One very experienced local grower has developed a solution. Imidan, Imidan, Imidan, Imidan, Venum, Imidan, Imidan, Imidan. His apples looked perfect.

That’s possibly just a fluke. But could be like the effect of Sevin on spider mites. Sevin kills the beneficials and the mites explode.

Just to add to the confusion, I note that while the label on permethrin [Eight] warns against using the product on apples after petal fall to avoid harming predatory mites, the label on Sevin makes no such warning

In my experience, when Cornell gives information about the relative effectiveness of pesticides against any given pest, they include only data about the efficacy on non-resistant strains and sometimes advise that resistance may make the information irrelevant in orchards that have resistant strains.
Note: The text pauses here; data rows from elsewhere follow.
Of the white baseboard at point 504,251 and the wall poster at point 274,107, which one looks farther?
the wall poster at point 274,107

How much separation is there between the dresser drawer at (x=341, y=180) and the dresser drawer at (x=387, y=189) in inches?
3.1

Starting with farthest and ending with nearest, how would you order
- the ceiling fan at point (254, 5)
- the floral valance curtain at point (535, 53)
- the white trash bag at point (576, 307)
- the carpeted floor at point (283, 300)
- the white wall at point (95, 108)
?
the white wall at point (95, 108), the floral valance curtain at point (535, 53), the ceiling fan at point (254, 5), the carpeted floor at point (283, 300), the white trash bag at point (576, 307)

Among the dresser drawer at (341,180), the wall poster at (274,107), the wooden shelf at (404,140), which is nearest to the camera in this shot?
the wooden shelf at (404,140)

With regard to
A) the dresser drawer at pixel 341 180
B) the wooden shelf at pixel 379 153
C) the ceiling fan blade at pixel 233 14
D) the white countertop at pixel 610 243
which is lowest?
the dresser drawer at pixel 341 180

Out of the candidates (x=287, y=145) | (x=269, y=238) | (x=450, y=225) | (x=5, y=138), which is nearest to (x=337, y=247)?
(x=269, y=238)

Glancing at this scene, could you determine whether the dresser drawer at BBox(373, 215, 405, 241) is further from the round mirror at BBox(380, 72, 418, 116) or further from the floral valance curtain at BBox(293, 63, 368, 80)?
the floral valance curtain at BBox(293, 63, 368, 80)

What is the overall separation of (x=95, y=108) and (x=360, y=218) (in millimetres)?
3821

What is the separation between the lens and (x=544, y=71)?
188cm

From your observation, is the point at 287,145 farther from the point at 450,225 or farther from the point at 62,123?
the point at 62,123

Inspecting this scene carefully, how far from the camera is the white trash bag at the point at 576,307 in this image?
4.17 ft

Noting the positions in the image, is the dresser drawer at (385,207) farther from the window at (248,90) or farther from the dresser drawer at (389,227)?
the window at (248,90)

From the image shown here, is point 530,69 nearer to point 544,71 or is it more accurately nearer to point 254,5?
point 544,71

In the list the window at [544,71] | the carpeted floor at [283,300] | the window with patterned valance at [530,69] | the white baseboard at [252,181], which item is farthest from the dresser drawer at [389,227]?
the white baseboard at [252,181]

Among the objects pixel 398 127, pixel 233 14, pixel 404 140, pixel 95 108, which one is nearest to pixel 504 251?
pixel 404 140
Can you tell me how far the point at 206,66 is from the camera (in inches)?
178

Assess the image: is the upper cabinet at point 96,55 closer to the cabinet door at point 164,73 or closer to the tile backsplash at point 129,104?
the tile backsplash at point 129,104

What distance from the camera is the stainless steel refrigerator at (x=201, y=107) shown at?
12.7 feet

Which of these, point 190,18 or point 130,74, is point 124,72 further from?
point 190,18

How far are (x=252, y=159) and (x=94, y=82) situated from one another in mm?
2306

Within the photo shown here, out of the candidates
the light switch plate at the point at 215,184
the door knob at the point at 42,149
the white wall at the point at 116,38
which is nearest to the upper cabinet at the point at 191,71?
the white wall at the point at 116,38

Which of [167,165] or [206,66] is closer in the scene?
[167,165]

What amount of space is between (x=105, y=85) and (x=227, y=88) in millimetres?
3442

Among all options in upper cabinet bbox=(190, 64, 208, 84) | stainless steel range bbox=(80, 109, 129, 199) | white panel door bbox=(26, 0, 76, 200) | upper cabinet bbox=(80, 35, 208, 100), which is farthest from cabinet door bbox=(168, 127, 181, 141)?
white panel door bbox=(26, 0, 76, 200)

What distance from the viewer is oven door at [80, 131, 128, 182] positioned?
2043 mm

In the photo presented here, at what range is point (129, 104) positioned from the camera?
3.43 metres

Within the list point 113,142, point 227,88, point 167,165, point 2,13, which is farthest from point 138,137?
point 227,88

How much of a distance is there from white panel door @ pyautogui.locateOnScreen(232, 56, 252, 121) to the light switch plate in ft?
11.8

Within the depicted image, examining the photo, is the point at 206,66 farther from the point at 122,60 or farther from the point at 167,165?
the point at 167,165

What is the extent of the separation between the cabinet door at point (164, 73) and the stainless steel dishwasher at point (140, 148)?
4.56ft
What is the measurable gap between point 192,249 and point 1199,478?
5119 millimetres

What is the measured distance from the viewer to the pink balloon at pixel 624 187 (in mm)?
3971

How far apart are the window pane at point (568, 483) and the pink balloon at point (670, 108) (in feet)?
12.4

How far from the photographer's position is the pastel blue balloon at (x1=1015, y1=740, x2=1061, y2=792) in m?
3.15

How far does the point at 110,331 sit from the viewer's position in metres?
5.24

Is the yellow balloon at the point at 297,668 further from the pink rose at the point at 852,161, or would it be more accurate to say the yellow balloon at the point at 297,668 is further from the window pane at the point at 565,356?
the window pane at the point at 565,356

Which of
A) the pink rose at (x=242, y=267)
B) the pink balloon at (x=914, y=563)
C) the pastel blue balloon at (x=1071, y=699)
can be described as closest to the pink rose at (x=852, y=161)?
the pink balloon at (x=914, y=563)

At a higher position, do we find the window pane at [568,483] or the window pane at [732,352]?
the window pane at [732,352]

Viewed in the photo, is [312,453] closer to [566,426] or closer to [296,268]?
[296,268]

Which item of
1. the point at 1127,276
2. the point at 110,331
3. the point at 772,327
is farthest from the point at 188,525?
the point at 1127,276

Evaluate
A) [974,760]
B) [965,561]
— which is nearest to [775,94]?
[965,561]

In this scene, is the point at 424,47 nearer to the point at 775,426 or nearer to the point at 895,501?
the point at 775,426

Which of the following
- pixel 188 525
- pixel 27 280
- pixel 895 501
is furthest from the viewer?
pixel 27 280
Maybe other universities do it differently, but if they do, they should explain the nature of the data because resistance is variable from orchard to orchard…

I wonder if one is harder on beneficial predatory mites than the other. I’ve had problems with both classes of pesticide, but with Asana, a pyrethroid, I’ve gotten other things, like cottony scale on peaches and whitefly in apples- and I mean serious whitefly that weakened the trees if left untreated. Of course, there’s no way of knowing if it was the pyrethroid, but these types of trouble started cropping up as soon as we made the switch from Imidan.

That really doesn’t make sense and isn’t useful when resistance is an issue. How do they know the specimen in question is non resistant? Only way I know is to see how easy it is to kill with a particular pesticide.

You’ve got to work with the pests as they are in orchards at the current time. So results can vary across locations depending on how much resistance has built up

At some point there won’t be any non resistant strains left. What does Cornell do then, throw up there hands and quit testing? No they’re going to test on what they’ve got.